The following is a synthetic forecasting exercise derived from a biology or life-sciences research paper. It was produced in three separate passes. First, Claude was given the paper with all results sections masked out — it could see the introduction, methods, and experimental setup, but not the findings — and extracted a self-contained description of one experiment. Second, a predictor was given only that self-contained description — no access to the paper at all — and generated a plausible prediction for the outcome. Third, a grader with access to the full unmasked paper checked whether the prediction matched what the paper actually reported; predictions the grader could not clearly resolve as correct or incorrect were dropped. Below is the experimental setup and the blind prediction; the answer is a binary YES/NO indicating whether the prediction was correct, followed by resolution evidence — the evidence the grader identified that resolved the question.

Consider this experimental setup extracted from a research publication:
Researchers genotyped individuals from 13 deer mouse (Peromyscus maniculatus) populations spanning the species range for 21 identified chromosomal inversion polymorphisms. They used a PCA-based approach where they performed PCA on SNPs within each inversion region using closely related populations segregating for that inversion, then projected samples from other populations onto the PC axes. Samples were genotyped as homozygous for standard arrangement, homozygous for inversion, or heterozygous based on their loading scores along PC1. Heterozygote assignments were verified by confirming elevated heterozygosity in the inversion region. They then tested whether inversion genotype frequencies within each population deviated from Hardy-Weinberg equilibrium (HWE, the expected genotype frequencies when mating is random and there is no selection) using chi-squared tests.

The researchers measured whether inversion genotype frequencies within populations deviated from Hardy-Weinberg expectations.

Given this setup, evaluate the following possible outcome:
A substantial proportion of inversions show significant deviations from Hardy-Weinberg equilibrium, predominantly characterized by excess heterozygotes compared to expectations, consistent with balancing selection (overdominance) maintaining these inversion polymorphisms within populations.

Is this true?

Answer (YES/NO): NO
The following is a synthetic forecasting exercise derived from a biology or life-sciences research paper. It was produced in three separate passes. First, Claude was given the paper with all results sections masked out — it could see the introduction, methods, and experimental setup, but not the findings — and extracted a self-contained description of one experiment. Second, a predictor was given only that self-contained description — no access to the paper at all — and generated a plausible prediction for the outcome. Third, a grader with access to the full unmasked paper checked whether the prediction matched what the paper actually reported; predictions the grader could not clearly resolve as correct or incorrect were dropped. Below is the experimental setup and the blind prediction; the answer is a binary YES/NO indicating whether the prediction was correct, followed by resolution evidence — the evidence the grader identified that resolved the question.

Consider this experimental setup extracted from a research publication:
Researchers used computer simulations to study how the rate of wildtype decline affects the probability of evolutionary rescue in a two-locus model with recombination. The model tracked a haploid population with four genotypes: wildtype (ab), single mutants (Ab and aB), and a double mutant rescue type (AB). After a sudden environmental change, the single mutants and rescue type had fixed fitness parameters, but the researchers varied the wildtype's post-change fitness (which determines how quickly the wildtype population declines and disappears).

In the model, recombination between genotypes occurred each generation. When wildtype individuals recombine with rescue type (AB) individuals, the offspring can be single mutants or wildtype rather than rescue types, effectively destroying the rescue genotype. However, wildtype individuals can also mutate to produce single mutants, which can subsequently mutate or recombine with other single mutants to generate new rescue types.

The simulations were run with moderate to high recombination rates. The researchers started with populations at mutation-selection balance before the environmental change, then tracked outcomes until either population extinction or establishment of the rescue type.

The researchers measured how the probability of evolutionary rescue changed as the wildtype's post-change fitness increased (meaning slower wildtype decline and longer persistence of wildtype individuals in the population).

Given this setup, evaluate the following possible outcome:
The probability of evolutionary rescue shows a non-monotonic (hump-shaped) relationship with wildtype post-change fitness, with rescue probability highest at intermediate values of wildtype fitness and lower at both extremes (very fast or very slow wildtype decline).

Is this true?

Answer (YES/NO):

What the exercise asks.
Without any alteration, repeat each entry shown above.

Task answer.
The following is a synthetic forecasting exercise derived from a biology or life-sciences research paper. It was produced in three separate passes. First, Claude was given the paper with all results sections masked out — it could see the introduction, methods, and experimental setup, but not the findings — and extracted a self-contained description of one experiment. Second, a predictor was given only that self-contained description — no access to the paper at all — and generated a plausible prediction for the outcome. Third, a grader with access to the full unmasked paper checked whether the prediction matched what the paper actually reported; predictions the grader could not clearly resolve as correct or incorrect were dropped. Below is the experimental setup and the blind prediction; the answer is a binary YES/NO indicating whether the prediction was correct, followed by resolution evidence — the evidence the grader identified that resolved the question.

Consider this experimental setup extracted from a research publication:
Researchers genotyped individuals from 13 deer mouse (Peromyscus maniculatus) populations spanning the species range for 21 identified chromosomal inversion polymorphisms. They used a PCA-based approach where they performed PCA on SNPs within each inversion region using closely related populations segregating for that inversion, then projected samples from other populations onto the PC axes. Samples were genotyped as homozygous for standard arrangement, homozygous for inversion, or heterozygous based on their loading scores along PC1. Heterozygote assignments were verified by confirming elevated heterozygosity in the inversion region. They then tested whether inversion genotype frequencies within each population deviated from Hardy-Weinberg equilibrium (HWE, the expected genotype frequencies when mating is random and there is no selection) using chi-squared tests.

The researchers measured whether inversion genotype frequencies within populations deviated from Hardy-Weinberg expectations.

Given this setup, evaluate the following possible outcome:
A substantial proportion of inversions show significant deviations from Hardy-Weinberg equilibrium, predominantly characterized by excess heterozygotes compared to expectations, consistent with balancing selection (overdominance) maintaining these inversion polymorphisms within populations.

Is this true?

Answer (YES/NO): NO
The following is a synthetic forecasting exercise derived from a biology or life-sciences research paper. It was produced in three separate passes. First, Claude was given the paper with all results sections masked out — it could see the introduction, methods, and experimental setup, but not the findings — and extracted a self-contained description of one experiment. Second, a predictor was given only that self-contained description — no access to the paper at all — and generated a plausible prediction for the outcome. Third, a grader with access to the full unmasked paper checked whether the prediction matched what the paper actually reported; predictions the grader could not clearly resolve as correct or incorrect were dropped. Below is the experimental setup and the blind prediction; the answer is a binary YES/NO indicating whether the prediction was correct, followed by resolution evidence — the evidence the grader identified that resolved the question.

Consider this experimental setup extracted from a research publication:
Researchers used computer simulations to study how the rate of wildtype decline affects the probability of evolutionary rescue in a two-locus model with recombination. The model tracked a haploid population with four genotypes: wildtype (ab), single mutants (Ab and aB), and a double mutant rescue type (AB). After a sudden environmental change, the single mutants and rescue type had fixed fitness parameters, but the researchers varied the wildtype's post-change fitness (which determines how quickly the wildtype population declines and disappears).

In the model, recombination between genotypes occurred each generation. When wildtype individuals recombine with rescue type (AB) individuals, the offspring can be single mutants or wildtype rather than rescue types, effectively destroying the rescue genotype. However, wildtype individuals can also mutate to produce single mutants, which can subsequently mutate or recombine with other single mutants to generate new rescue types.

The simulations were run with moderate to high recombination rates. The researchers started with populations at mutation-selection balance before the environmental change, then tracked outcomes until either population extinction or establishment of the rescue type.

The researchers measured how the probability of evolutionary rescue changed as the wildtype's post-change fitness increased (meaning slower wildtype decline and longer persistence of wildtype individuals in the population).

Given this setup, evaluate the following possible outcome:
The probability of evolutionary rescue shows a non-monotonic (hump-shaped) relationship with wildtype post-change fitness, with rescue probability highest at intermediate values of wildtype fitness and lower at both extremes (very fast or very slow wildtype decline).

Is this true?

Answer (YES/NO):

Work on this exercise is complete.